Estaba a punto de buscarlo.
Cuesta creer que un hombre de su talla pueda desaparecer a plena vista.
El profesor enarcó las cejas, con un brillo de diversión en los ojos.
—¿De verdad, Johnny?
¿Ya con halagos?
Johnny se rio con naturalidad.
—Más cierto que las perlas de luna.
El Profesor Nolan soltó una risita.
—Ese dicho es antiquísimo.
No lo oía desde mi primer simposio.
—Lo mantengo vivo para ocasiones especiales —dijo Johnny con soltura, y luego se giró ligeramente hacia mí—.
Y hablando de especial…
hay alguien que tiene que conocer.
La mirada del profesor siguió su gesto y se posó en mí: aguda, inteligente, pero no hostil.
—Freya Stone —la presentó Johnny—.
Fuimos juntos a la universidad.
Técnicamente, era menor que yo, pero en la práctica, era ella la que me daba clases particulares la mitad del tiempo.
Me reí suavemente, decidiendo corresponder al tono en lugar de esconderme tras la formalidad.
—Solo porque estabas demasiado ocupado engatusando a los profesores como para terminar tus proyectos —bromeé, extendiendo una mano—.
Es un placer conocerlo por fin, Profesor Nolan.
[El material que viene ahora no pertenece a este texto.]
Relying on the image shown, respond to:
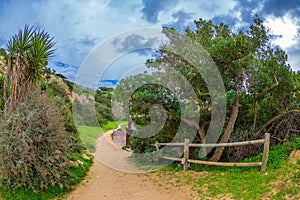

Llevo años admirando sus artículos sobre mapeo neuronal.
Su primer trabajo sobre la retroalimentación de doble consciencia fue una de mis referencias en el diseño del CUAP.
El Profesor Nolan parpadeó, con el interés claramente avivado.
—¿Trabajó en el CUAP?
—Ella construyó el CUAP —dijo Johnny, sonriendo con aire de suficiencia—.
Desde cero.
Le lancé una mirada de falso reproche.
—A base de muchas noches sin dormir y café malo, sí.
Eso le arrancó una risa genuina al profesor.
—Ese protocolo sostiene la mitad de nuestra estructura de comunicación interna.
¿Usted es esa Señorita Jane Doe?
Asentí con modestia.
—Culpable.
—Acaba de resolver uno de nuestros mayores misterios —dijo Nolan—.
He estado citando su artículo sin darme cuenta de que la autora estaba sentada aquí mismo.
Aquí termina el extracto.